Rethinking the homogeneity of rabbinic Judaism and emphasizing diversity results, in part, from new archaeological and epigraphic discoveries, such as the synagogue mosaics of Palestine, Babylonian magic bowls, and inscriptions from both Europe and the Near East. The influx of new information raises a flurry of questions. Why do Late Antique synagogues, with their elaborate mosaics, contradict rabbinic aniconism? Would most synagogue worshipers have even recognized rabbinic authority, or would they have considered themselves members of distinct groups? What relationship exists between the Babylonian Talmud and the Babylonian magic bowls, which invoke the rabbis but also refer to Christianity and Zoroastrianism? What does the sudden appearance of the Karaites in the eighth and ninth centuries tell us about rabbinic hegemony (and what is their relationship to Second Temple sects)?
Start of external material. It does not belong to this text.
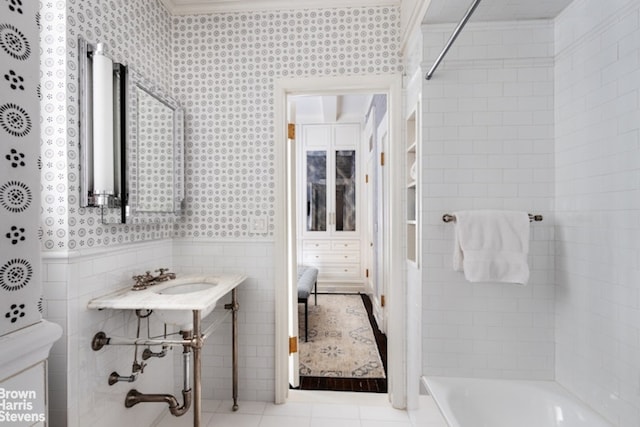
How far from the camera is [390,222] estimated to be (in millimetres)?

How does the depiction of Jews in the Qurʾan (which mentions rabbis and might allude to the Mishnah: see Q 5.32 and cf. m. Sanh. 4.5) tally with the epigraphic evidence from South Arabia? What was the nature of European Jewry prior to the development of Ashkenazic and Sephardic cultures?
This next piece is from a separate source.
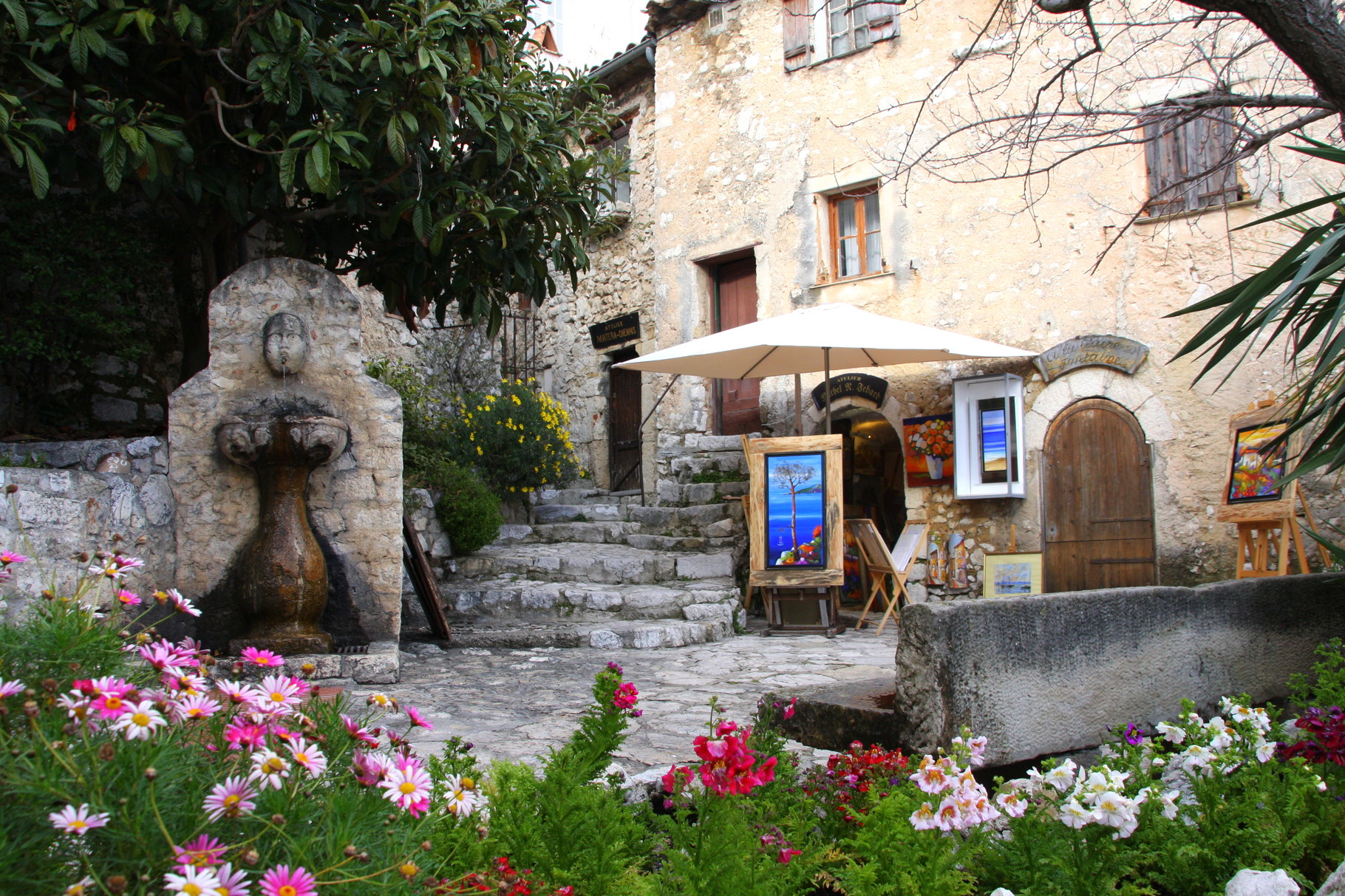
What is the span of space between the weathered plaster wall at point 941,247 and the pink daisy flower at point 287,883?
7.42m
This line of questioning inevitably alters our understanding of classical rabbinic texts. Close study of the literary corpora generally attributed to the rabbis (and received as such in the Middle Ages) reveals underlying tensions between rabbis and other Jewish groups. Classical rabbinic literature consists, above all, of Talmud and Midrash. Rabbis composed liturgical poetry (piyyut) and recited Targum, but both literary categories originate in the synagogue, not the rabbinic academy. The exact origin and purpose of the Hekhalot literature, routinely attributed to certain rabbis (e.g., R. Ishmael) but seemingly incongruous with rabbinic warnings against mystical speculation (e.g., m. Hag. 2.1), remain hotly contested. Works that modern scholars reflexively designate ‘Midrash’, including Toledot Yeshu, Pirqe de-Rabbi Eliezer, and Seder Eliyahu Rabbah, differ as much from each other as they do from their classical predecessors. What can these works, with one foot in the rabbinic camp and one foot outside, tell us about the gradual emergence of rabbinic Judaism as normative?
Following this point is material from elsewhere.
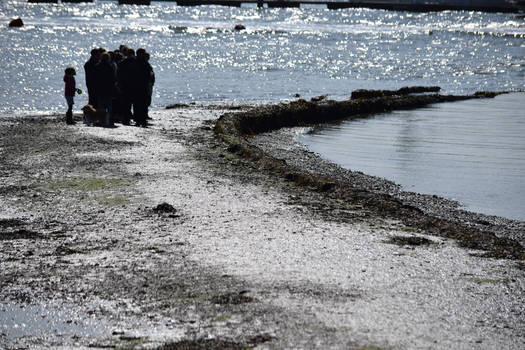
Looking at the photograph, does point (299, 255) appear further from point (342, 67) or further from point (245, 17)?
point (245, 17)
In June of 2015, we invited a group of scholars to Paris to discuss these questions. The current volume assembles the papers first presented at that meeting. The papers covered a broad range of dates and geographical regions, from fifth-century Rome to tenth-century Babylonia, resulting in the unusual chronological range of 400–1000 CE. We allowed such a wide range in order to include specialists from a number of diverse fields whose work might not easily conform to the common periodizations of ‘Late Antiquity’ or the ‘Early Middle Ages’. It was also critically important for us to have voices representing both the situation in Europe as well as in Palestine, Babylonia, and beyond. Despite this variety, the papers fell naturally into one of four categories. The first section of the volume examines the world of the synagogue, the meeting place of several Jewish groups beyond the rabbis. The second and third sections look at direct evidence for non-rabbinic Jewish groups, first in the Near East and then in Europe. The fourth section focuses on the rabbinic texts which appear to be directed at non-rabbinic Jews. A concluding essay draws all these threads together.

The most tangible challenge to the traditional paradigm of ancient Jewish history, in which the rabbinic movement is viewed as the dominant force in Jewish societies in Palestine and beyond, came from the discovery of Late Antique synagogues with structures and decorations that differ from or are even opposed to what one would expect from a ‘rabbinic’ synagogue. In the period covered by this volume—as in modern times—the synagogue manifests great diversity in Jewish society in matters of cult and in relation to the surrounding societies and their cultures. In fact, even before we compare the ancient synagogue with data from Talmudic literature, we are confronted with an impressive variety of synagogue art and architecture that seriously challenges any attempt at generalization. The synagogue is therefore a good vantage point to begin our inquiry about diversity and rabbinization in the Late Antique and Early Medieval Jewish world.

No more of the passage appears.